There are not 12 editions of IE, each with a different feature set for different target markets. There is 1 browser (although you might consider IESE in W2k3 a separate "experience"). If business users rely on Active X, security zones, functional javascript, etc, MS can't very well take all that stuff out of the product because some home users can get away without it.
I don't mean to suggest that i think IE is optimal - there are plenty of things it could do better. There are lots of firefox (and other browser) users internally at MS, and the right people at MS are listening to what people don't like about IE. I don't have any more details than that.
Finally, I use IE primarily on every machine i own. I have neither popups or viruses. It's not like IE automatically means your machine is screwed. No software can be as functional and as feature rich as somebody wants while keeping stupid people from getting themselves in trouble. Firefox solves this by doing less than IE and by being a less attractive target for attack.

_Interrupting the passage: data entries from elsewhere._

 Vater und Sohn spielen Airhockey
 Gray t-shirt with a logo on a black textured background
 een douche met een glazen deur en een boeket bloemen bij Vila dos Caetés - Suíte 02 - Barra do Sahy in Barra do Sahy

Re:Because FireFox has problems... (Score:2, Insightful)
BTW, that sounds like the Debian release cycle. You do realize just how long it will take between releases, right? Even if all found bugs have been fixed, the developers would need to wait many more months to make sure that no further bugs are found. This would definitely create unrest among many users. Would you be willing to wait a year or two for the next version? So much for the headstart that Microsoft would be giving Firefox.
And even if the Firefox team decided to wait months and months to ensure no further bugs, there will undoubtedly be bugs when the product is finally released. It is impossible for a product to be perfect. It can come close, but there will always be something wrong. Should not these bugs be fixed ASAP? Shouldn't a new version be released ASAP addressing these bugs? But wait, you don't want a 1.1 version. Ok, then under your logic everyone must wait another year or two for the next release. That doesn't seem quite right to me.
It's not like the Firefox developers decided to release a half-ass product for the hell of it. Why would they? They didn't have a corporation on their backs forcing a deadline. Of course they did the best they could for the 1.0 release, they weren't sitting around thinking "hey this can be fixed later in 1.1." They're certainly not lazy, after all many of these people are devoted enough to work on the Mozilla project in their free time. Its just that bugs are the reality in software development. We unfortunately don't live in the ideal world.
As a test engineer, have you always been perfect in your testing? Have you managed to catch every single problem?